A letter signed by 214 investors including Aviva, Hermes, HSBC, has urged nations to put policy measures in place to achieve their individual commitments with the “utmost urgency”. Clear policy mechanisms will be “vital” for investors to shift to clean investments to accelerate the low-carbon global economy, the group said.
“As long-term institutional investors, we believe that the mitigation of climate change is essential for the safeguarding of our investments,” the letter reads.

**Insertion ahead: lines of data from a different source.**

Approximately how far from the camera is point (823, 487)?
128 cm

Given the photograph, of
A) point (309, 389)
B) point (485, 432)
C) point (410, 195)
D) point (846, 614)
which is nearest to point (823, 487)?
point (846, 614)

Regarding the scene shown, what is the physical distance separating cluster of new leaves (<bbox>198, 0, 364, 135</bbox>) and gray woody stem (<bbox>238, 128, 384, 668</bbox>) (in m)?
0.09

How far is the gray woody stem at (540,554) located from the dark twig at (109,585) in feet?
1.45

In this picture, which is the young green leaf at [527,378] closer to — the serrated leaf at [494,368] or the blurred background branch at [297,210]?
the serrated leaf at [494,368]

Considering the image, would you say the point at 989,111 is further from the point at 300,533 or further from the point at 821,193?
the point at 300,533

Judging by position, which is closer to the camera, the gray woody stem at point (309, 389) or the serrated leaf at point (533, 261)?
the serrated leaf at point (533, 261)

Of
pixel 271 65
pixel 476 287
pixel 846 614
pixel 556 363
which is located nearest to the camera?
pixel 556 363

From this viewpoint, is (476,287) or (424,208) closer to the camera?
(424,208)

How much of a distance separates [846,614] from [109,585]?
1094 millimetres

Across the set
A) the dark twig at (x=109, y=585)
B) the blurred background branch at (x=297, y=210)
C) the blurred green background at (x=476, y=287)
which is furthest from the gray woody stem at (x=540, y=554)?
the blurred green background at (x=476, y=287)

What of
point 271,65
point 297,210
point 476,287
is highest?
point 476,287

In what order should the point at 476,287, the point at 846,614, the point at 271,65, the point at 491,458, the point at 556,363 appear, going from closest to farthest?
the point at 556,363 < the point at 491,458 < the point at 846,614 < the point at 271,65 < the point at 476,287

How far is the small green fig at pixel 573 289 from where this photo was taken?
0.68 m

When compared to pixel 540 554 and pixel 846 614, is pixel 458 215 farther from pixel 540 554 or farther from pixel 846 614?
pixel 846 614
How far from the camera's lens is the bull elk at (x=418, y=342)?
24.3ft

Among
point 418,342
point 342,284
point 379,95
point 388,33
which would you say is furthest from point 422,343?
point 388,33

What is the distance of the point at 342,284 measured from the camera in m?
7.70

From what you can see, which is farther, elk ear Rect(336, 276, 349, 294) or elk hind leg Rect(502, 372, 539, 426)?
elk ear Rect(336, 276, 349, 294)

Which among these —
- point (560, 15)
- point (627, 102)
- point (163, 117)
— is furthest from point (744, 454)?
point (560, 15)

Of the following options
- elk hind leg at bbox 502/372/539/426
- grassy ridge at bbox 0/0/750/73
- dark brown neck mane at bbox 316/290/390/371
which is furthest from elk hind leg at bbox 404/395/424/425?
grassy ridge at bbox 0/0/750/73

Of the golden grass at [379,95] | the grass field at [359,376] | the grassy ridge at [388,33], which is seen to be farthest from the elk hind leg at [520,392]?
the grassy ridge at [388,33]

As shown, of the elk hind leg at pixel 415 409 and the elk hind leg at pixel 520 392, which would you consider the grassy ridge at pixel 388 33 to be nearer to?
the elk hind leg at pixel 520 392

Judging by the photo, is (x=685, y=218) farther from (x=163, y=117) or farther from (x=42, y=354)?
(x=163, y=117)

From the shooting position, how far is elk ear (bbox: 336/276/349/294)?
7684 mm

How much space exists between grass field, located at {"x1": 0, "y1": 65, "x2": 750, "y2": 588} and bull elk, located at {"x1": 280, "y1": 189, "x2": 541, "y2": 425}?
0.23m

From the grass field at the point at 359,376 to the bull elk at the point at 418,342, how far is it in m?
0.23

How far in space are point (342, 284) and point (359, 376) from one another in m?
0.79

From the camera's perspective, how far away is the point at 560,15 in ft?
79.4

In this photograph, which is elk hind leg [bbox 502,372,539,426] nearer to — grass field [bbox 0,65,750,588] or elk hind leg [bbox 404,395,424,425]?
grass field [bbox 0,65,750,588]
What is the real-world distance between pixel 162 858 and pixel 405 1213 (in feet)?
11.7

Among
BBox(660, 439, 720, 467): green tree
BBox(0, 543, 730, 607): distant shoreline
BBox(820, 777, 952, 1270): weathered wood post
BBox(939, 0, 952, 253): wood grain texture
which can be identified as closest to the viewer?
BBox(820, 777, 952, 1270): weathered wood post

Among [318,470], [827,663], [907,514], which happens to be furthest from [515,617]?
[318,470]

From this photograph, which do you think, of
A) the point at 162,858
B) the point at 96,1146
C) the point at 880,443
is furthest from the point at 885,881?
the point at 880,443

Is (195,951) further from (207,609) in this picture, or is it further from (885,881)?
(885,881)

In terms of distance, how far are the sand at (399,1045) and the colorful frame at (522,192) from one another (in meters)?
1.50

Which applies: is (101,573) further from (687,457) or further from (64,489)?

“The implementation of effective climate policy mechanisms and the regular monitoring of outcomes is vital for investors to make well-informed investment decisions that can also better support governments in delivering their national commitments and priorities.”
Stay or go?
The Trump administration is widely expected to make an announcement this week on future US involvement in the Paris Agreement. Senior White House figures met on two occasions last week to discuss withdrawal from the deal, which aims to keep the global average temperatures to well below 2C above pre-industrial levels.
It is understood that Trump was not present at either meeting, and the President’s personal view appears unclear, despite an initial stance that climate change was a “hoax” created by China. The White House is fiercely divided over whether to pull the US out of the Agreement, as reports claim that chief strategist Steve Bannon is in a deep battle with Secretary of State Rex Tillerson and the president’s daughter Ivanka Trump, who fear the move could have broad diplomatic ramifications.
The administration has hinted a decision will be made before the G7 summit in Italy on May 25-26, which Trump will attend on behalf of the US. The President has already signed executive actions which signal an intent to rollback support for environmental legislation, such as Barack Obama’s Clean Power Plan.
The Environmental Protection Agency faces severe cuts under a proposed White House budget proposal, while the US recently admitted it currently has no plan on how to meet its 2020 climate target, a 17% reduction before 2005 levels. Despite the policymaking inertia, US renewables capacity continued on an upward trajectory in the first quarter of 2017, as figures show that wind additions grew by more than 50% year-on-year.
The White House has confirmed that a “much smaller” US delegation is set to attend the UN climate change summit in Bonn this week. The conference, which runs from May 8-18, will see senior government officials from almost 200 nations meet to discuss the detailed rules for the Paris deal.
The climate talks will be the first time since the UNFCC has convened since the Paris Agreement was ratified last November at COP22 in Marrakech, an event which was overshadowed by the electoral shock of Trump’s rise to presidency.
Charity organisation Christian Aid has said that the global momentum created by Paris must be maintained during the Bonn summit, despite the “mixed messages” coming out of the White House.
“In Bonn this week it’s important that progressive forces come together to manage any fall-out resulting from any US retreat,” Christian Aid’s international climate lead Mohamed Adow said. “They must provide leadership in crafting robust rules related to the implementation of the Paris Agreement ensuring real progress is made on the stocktake moment in 2018 to increase ambition and to make sure that this year’s COP23 summit in November is a success.”